GOAL OF THE EXERCISE — Scan the material for the word "site" and copy each line where it occurs.

# # # # # # #

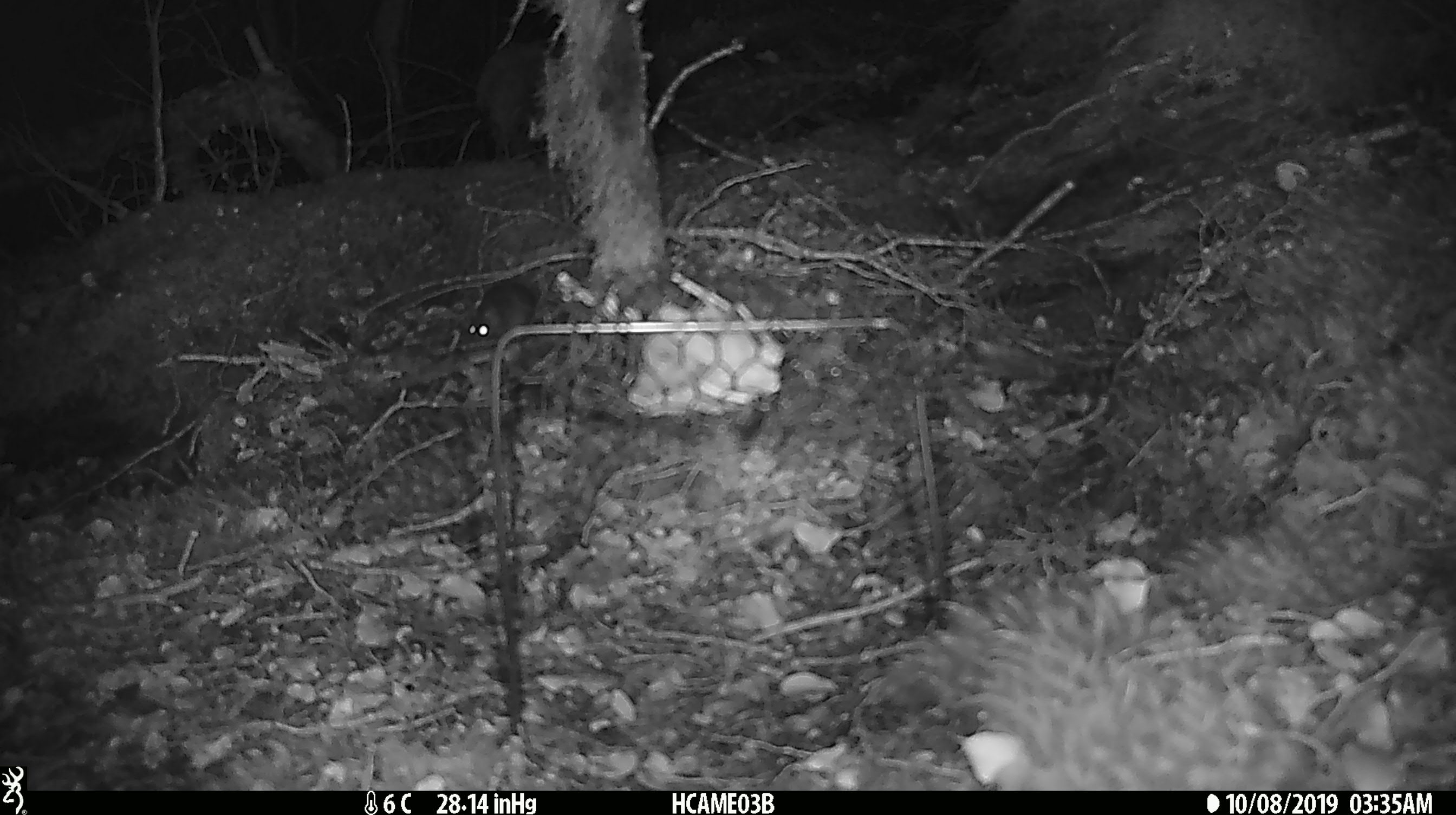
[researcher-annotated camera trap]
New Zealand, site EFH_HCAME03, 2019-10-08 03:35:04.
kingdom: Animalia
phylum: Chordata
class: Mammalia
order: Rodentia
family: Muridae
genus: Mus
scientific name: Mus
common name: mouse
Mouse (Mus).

# # # # # # #

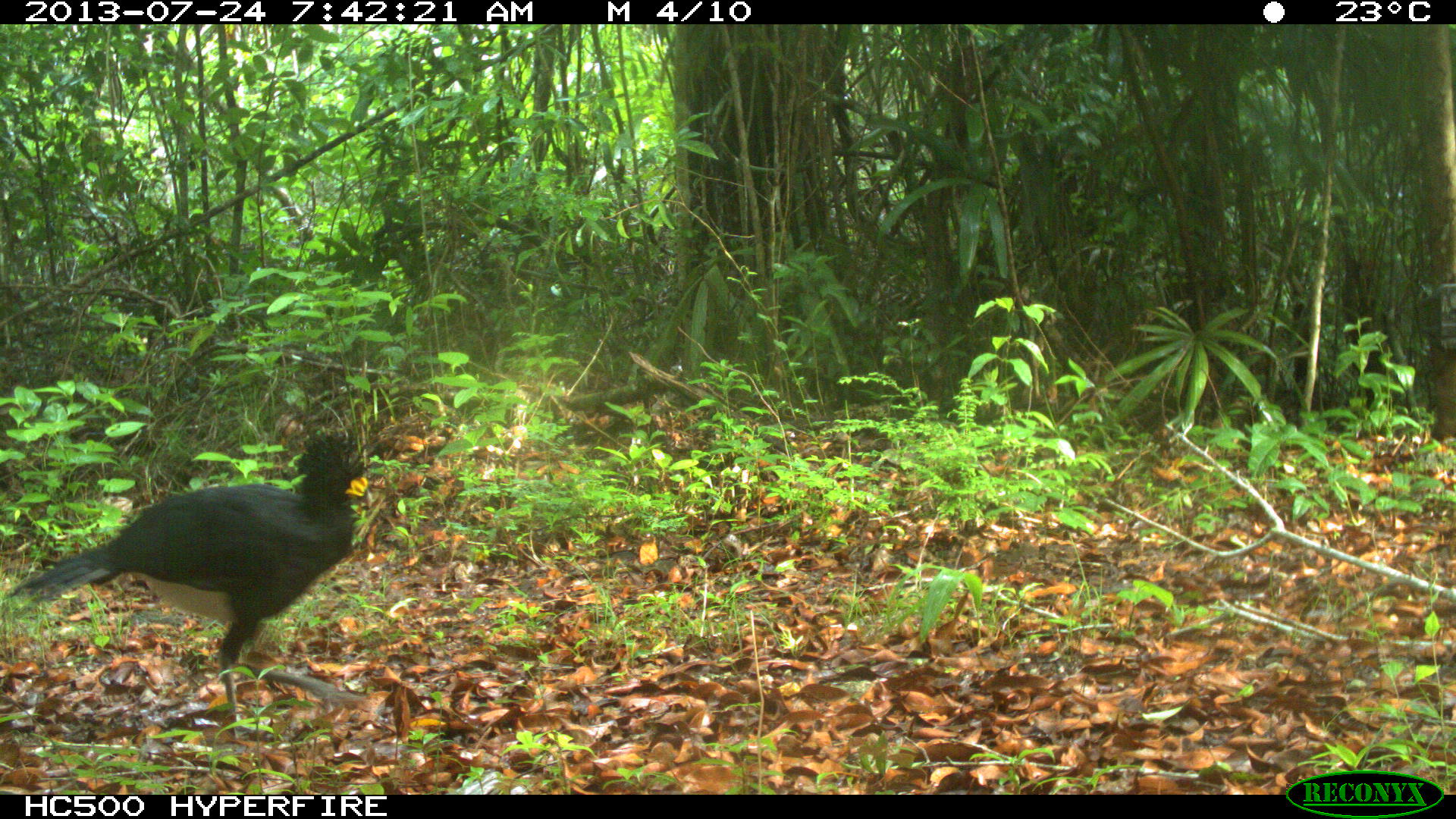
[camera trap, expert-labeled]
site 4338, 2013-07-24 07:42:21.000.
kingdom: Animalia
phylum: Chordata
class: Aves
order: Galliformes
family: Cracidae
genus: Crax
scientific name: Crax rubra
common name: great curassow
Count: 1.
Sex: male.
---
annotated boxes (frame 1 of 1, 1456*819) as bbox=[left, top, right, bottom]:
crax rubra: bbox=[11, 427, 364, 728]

# # # # # # #

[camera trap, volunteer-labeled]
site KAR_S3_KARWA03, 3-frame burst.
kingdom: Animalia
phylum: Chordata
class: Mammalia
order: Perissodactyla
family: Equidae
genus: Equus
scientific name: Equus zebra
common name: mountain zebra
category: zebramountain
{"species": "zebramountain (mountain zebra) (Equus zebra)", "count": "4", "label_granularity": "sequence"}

# # # # # # #

YOUR SOLUTION —
New Zealand, site EFH_HCAME03, 2019-10-08 03:35:04.
site 4338, 2013-07-24 07:42:21.000.
site KAR_S3_KARWA03, 3-frame burst.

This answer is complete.